> **GIVEN EXERCISE A**
Reproduce the forum thread from "Re: How to tune" up to and including "recursion by hand.", substituting "traversal" for "recursion".

> **SOURCE EXCERPT**
***

2013/8/12 Christian Schneider <cs...@gmail.com>

> Hi, is there a way to tune this?
>
> I walk though the files with:
>
> RemoteIterator<LocatedFileStatus> listFiles = fileSystem.listFiles(new
> Path(uri), true);
> while(listFiles.hasNext()) {
>     listFiles.next();
> };
>
> I need to get some information about those files, therefore i like to scan
> them all.
>
> Is there any way to tune the listFiles.next() call. Like loading a bunch
> of files, or multithreading it?
>
> Best Regards,
> Christian.
>

Re: How to tune fileSystem.listFiles("/", true) if you like walk though almost all files

Posted by Christian Schneider <cs...@gmail.com>.
Hi, i found out that it works much faster with fileSystem.listStatus() and
a recursion by hand.

***

> **MATERIAL**
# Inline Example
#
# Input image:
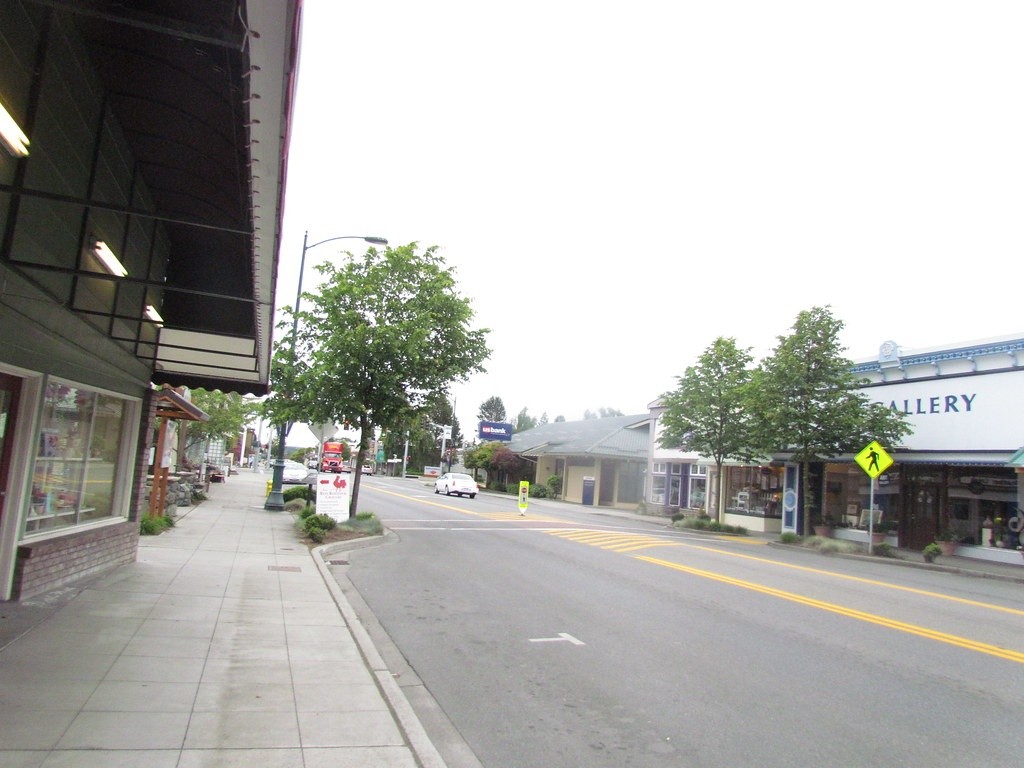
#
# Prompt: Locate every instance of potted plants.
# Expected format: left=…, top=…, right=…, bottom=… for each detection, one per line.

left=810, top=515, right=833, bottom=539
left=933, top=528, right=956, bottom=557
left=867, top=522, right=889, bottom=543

***

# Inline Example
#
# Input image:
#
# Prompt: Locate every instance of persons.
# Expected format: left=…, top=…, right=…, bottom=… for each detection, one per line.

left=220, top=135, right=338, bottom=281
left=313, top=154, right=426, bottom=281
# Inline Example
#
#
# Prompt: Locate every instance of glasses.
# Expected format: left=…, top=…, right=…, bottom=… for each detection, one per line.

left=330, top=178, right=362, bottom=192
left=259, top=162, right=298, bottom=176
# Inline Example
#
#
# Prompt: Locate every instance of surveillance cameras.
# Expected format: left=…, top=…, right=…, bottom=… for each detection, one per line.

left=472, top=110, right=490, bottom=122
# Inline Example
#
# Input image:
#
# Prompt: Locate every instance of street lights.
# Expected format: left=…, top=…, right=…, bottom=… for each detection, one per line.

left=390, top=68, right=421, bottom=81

***

> **GIVEN EXERCISE B**
Pick out every line of the records that contains the string "Locate", treating case as significant.

> **EXERCISE RESPONSE A**
Re: How to tune fileSystem.listFiles("/", true) if you like walk though almost all files

Posted by Christian Schneider <cs...@gmail.com>.
Hi, i found out that it works much faster with fileSystem.listStatus() and
a traversal by hand.

> **EXERCISE RESPONSE B**
# Prompt: Locate every instance of potted plants.
# Prompt: Locate every instance of persons.
# Prompt: Locate every instance of glasses.
# Prompt: Locate every instance of surveillance cameras.
# Prompt: Locate every instance of street lights.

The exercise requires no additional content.